At Tuesday’s hearing, several members of military families who traveled from various parts of the United States were there to show support for the plan to side-step Tuberville’s blockade.

“This is really serious business, this is not a schoolyard game,” said Tom Porter, vice president of government affairs at Blue Star Families, a community-based organization that advocates for military families. “[There are] so many impacts that [Tuberville] hasn’t even thought of.”

Blue Star Families recently sent a letter to Congress in which they pleaded with lawmakers to clear out the backlog of promotions. Almost two dozen military, veterans and research groups co-signed the letter.

“[Tuberville] really needs an intervention, if you will, by military families to help him understand what this means to them,” Porter said, adding the blockade is causing issues such as making it difficult for children who should be moving to new schools, causing problems for people who have already quit their jobs anticipating their spouse’s promotions, and putting families in limbo because their housing leases that were synched with their military assignments are expiring.

“So, all of those things mount up and it’s an incredible pain in the military community,” he said. “It’s such an affront to what we stand for.”

The resolution will need a bipartisan Senate super-majority to pass, or 60 votes. That means, in addition to every Democrat, at least nine Republicans will need to vote for it.

Many Republicans on the Senate Rules Committee spoke out Tuesday against the resolution, arguing mainly that it goes against Senate tradition and might erode powers of the minority party in the future. Senate Minority Leader Mitch McConnell, R-Ky., who has urged Tuberville to lift his blockade, voted against the resolution. He said he’s not ready to give up working with Tuberville on a different solution.

“I am going to oppose [the resolution] at this particular moment,” McConnell said.

“I will not support this effort to undermine the Senate process,” added Sen. Deb Fischer, R-Neb., the ranking Republican on the committee. “I hope my colleagues will join me in opposing this resolution.”

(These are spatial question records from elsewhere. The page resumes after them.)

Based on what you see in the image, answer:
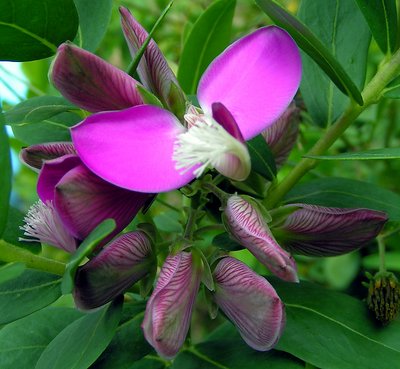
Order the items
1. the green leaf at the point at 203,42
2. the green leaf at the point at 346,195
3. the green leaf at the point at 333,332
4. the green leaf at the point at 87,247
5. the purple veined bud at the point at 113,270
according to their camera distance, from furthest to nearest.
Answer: the green leaf at the point at 203,42, the green leaf at the point at 346,195, the green leaf at the point at 333,332, the purple veined bud at the point at 113,270, the green leaf at the point at 87,247

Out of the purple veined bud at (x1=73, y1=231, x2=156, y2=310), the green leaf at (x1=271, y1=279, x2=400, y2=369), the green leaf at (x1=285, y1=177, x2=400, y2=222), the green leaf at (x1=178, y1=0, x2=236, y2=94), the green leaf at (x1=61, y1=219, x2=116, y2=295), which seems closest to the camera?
the green leaf at (x1=61, y1=219, x2=116, y2=295)

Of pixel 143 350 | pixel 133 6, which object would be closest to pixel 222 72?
pixel 143 350

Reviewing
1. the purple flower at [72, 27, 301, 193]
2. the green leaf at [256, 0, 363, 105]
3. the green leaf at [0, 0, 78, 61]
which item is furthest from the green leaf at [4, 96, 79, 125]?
the green leaf at [256, 0, 363, 105]

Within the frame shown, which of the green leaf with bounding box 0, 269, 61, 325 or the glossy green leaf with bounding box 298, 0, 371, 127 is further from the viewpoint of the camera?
the glossy green leaf with bounding box 298, 0, 371, 127

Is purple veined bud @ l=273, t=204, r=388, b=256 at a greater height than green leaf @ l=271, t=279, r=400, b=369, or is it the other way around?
purple veined bud @ l=273, t=204, r=388, b=256

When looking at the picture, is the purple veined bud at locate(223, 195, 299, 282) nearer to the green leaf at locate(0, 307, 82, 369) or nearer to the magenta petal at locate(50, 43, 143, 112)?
the magenta petal at locate(50, 43, 143, 112)

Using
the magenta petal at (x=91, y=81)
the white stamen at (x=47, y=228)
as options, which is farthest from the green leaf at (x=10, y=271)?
the magenta petal at (x=91, y=81)

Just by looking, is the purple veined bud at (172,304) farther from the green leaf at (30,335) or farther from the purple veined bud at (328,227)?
the green leaf at (30,335)
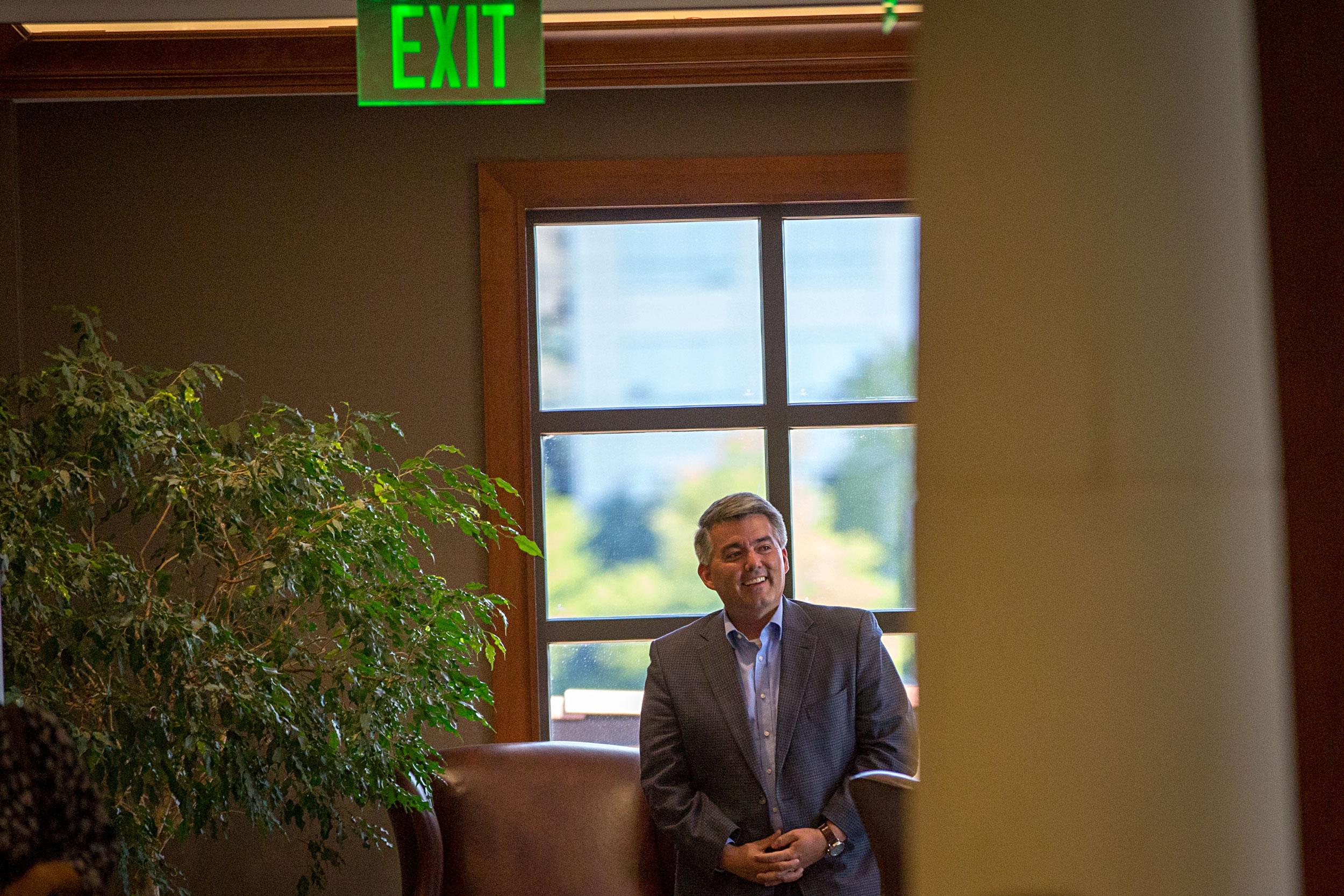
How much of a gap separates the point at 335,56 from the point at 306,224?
2.24 feet

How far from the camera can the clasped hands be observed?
3408 millimetres

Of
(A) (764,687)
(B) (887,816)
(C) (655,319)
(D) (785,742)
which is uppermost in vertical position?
(C) (655,319)

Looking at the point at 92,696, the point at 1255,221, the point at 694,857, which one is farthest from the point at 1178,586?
the point at 92,696

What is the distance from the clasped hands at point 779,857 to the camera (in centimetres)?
341

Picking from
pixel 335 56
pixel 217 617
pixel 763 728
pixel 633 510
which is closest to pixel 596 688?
pixel 633 510

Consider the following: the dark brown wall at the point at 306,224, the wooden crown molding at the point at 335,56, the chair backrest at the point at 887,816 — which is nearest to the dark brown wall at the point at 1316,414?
the chair backrest at the point at 887,816

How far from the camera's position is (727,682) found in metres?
3.70

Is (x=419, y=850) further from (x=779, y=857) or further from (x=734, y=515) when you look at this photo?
(x=734, y=515)

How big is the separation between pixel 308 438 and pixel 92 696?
940mm

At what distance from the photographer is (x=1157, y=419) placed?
800 mm

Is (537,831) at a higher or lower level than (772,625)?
lower

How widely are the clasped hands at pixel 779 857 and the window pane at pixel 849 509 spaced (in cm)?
189

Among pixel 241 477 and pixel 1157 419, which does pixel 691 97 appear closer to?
pixel 241 477

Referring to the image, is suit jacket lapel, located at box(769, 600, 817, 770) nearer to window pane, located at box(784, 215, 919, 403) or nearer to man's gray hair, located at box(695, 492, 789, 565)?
man's gray hair, located at box(695, 492, 789, 565)
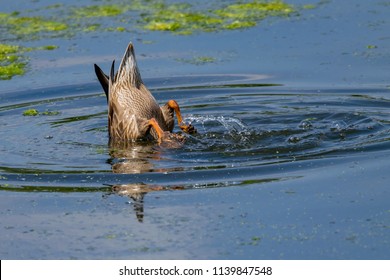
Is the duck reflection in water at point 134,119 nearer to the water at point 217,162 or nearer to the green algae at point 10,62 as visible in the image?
the water at point 217,162

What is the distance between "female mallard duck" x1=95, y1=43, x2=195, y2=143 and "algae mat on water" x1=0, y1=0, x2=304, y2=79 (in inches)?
108

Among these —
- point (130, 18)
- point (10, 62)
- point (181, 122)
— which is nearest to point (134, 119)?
point (181, 122)

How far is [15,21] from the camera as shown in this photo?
13.5 meters

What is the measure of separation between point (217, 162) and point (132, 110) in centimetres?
156

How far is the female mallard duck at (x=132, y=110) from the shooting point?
9655 millimetres

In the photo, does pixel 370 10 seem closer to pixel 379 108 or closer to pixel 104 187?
pixel 379 108

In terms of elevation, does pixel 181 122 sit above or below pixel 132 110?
below

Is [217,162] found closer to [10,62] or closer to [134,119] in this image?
[134,119]

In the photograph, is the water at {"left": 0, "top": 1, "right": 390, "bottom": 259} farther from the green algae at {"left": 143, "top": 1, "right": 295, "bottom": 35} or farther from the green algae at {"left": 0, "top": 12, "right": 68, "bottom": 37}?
the green algae at {"left": 0, "top": 12, "right": 68, "bottom": 37}

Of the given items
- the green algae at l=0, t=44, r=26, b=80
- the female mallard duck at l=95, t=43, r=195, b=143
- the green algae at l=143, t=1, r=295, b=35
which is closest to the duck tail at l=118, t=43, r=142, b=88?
the female mallard duck at l=95, t=43, r=195, b=143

Some Democrats on the panel, such as Sen. Mark Warner, D-Va., issued strong warnings to Republicans.

“A lot of folks are asking, ‘What in the heck is going on when America’s military leadership can’t get the promotions that they have earned?’ ” he said. “This is one other example where we have got to get our act together.”

“This nine-month determination to undermine our national security and damage our military families is beyond unacceptable,” said Sen. Jeff Merkley, D-Ore. “I can’t speak more passionately about how wrong this is.”